_DOCUMENT PASSAGE_.
Meeting Future Needs
“UW Spokane medical students become ambassadors for Spokane as a city and a place to start a medical career.”
UW is training doctors and building medical capacity in Eastern Washington.
“The Cascade Curtain is a powerful thing,” says Darryl Potyk, Associate Dean for Eastern Washington at the University of Washington School of Medicine. “But when people in Seattle actually learn about the sophisticated medical community in Spokane, it chips away at any notion that this region is less-than.”
Potyk goes on to say that, while recently having built up to critical mass through the UW/Gonzaga Regional Health Partnership, UW has had a strong medical presence in Eastern Washington for nearly half a century.
Today, their focus is looking at the region’s health ecosystem and preparing a next-generation medical community to take over for an aging population of care providers. While UW’s medical research hub is in Seattle, the focus in Spokane is on collaboration with local partners to grow the area’s overall research and commercialization potential.
In other words, when a new generation of doctors are receiving world-class training, and new medical products, companies, and jobs are created, human beings become healthier — and so does the local economy. Potyk is passionate about working across institutional boundaries in Spokane for the sake of creating this future for the Inland Northwest.

_DATA FOR REVIEW_.
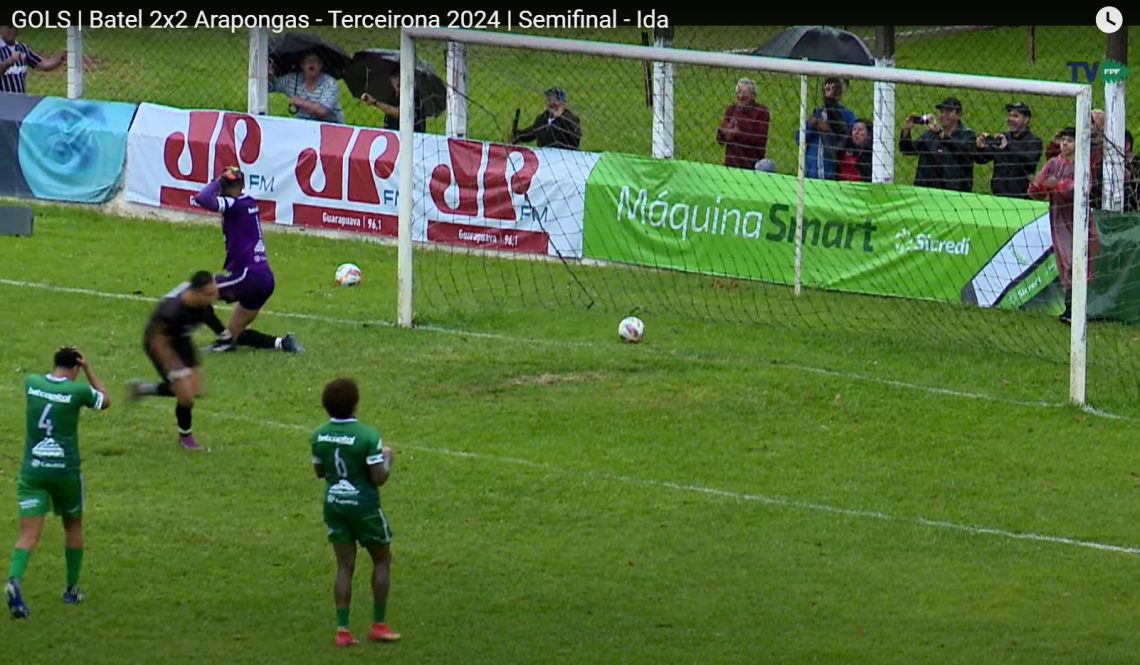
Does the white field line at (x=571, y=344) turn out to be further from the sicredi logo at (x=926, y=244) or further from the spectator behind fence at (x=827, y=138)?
the spectator behind fence at (x=827, y=138)

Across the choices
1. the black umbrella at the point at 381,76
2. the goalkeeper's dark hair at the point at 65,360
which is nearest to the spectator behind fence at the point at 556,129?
the black umbrella at the point at 381,76

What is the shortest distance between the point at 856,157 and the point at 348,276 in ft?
19.2

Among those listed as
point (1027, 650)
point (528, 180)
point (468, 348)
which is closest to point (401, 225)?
point (468, 348)

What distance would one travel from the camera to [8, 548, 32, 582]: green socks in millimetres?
11281

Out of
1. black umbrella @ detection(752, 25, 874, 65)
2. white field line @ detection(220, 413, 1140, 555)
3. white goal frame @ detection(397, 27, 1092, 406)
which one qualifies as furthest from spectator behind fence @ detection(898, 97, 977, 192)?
white field line @ detection(220, 413, 1140, 555)

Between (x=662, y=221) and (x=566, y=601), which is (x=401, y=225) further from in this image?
(x=566, y=601)

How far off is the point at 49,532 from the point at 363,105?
14.1 meters

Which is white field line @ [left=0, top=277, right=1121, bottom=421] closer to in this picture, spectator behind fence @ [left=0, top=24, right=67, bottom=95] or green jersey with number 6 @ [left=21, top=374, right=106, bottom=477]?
spectator behind fence @ [left=0, top=24, right=67, bottom=95]

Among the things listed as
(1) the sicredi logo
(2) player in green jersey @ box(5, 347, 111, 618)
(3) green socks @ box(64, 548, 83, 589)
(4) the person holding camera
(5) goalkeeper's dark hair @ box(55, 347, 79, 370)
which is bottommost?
(3) green socks @ box(64, 548, 83, 589)

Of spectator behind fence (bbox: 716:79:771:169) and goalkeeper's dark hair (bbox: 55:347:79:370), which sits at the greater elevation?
spectator behind fence (bbox: 716:79:771:169)

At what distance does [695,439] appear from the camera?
15.8 meters

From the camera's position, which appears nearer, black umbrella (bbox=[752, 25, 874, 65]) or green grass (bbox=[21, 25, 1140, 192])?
green grass (bbox=[21, 25, 1140, 192])

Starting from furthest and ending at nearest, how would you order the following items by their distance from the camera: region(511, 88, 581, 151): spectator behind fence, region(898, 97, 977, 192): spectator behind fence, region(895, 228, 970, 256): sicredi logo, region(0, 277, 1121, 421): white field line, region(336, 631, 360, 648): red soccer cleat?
region(511, 88, 581, 151): spectator behind fence, region(898, 97, 977, 192): spectator behind fence, region(895, 228, 970, 256): sicredi logo, region(0, 277, 1121, 421): white field line, region(336, 631, 360, 648): red soccer cleat

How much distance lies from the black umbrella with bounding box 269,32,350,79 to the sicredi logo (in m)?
8.50
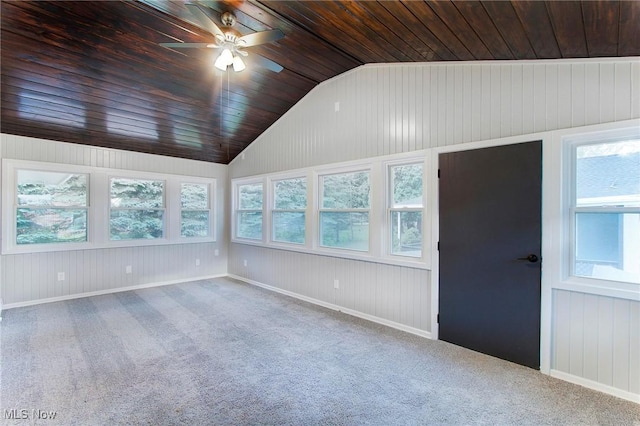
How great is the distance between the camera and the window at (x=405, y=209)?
365cm

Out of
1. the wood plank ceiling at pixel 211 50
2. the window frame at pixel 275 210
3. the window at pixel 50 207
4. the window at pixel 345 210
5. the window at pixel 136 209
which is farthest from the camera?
the window at pixel 136 209

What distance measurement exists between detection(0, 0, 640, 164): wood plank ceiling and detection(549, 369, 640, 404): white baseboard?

_YOUR TASKS_.
a - In the article about medical training in Spokane, list the things its last paragraph says are created.
b - According to the article about medical training in Spokane, how long has UW had a strong medical presence in Eastern Washington?
c - Go on with the article about medical training in Spokane, starting after its final sentence.
The rows have no connection to the article about medical training in Spokane.

_RESULTS BY TASK_.
a - New medical products, companies, and jobs

b - Nearly half a century

c -
“We’re excited to meet these future needs collaboratively with all the institutions in Spokane, not duplicating infrastructure, but complementing one another,” he says. “Rivalry is a lot of fun for a football game like the Apple Cup. But not for healthcare. Not for our patients. One great way I see all of our local medical colleagues collaborating is through groups like Health Equity Circle.”
Outside of work, Potyk is also seeing positive growth in Spokane’s overall culture in the twenty five years he has lived here.
“Students and medical professionals who relocate here are sometimes surprised,” he says. “You can’t beat the cost of living, but the quality of opportunities is really significant, from outdoors to dining to the arts. So [UW Spokane medical students] become ambassadors for Spokane as a city and a place to start a medical career. And it’s become a positive feedback loop as word is getting out.”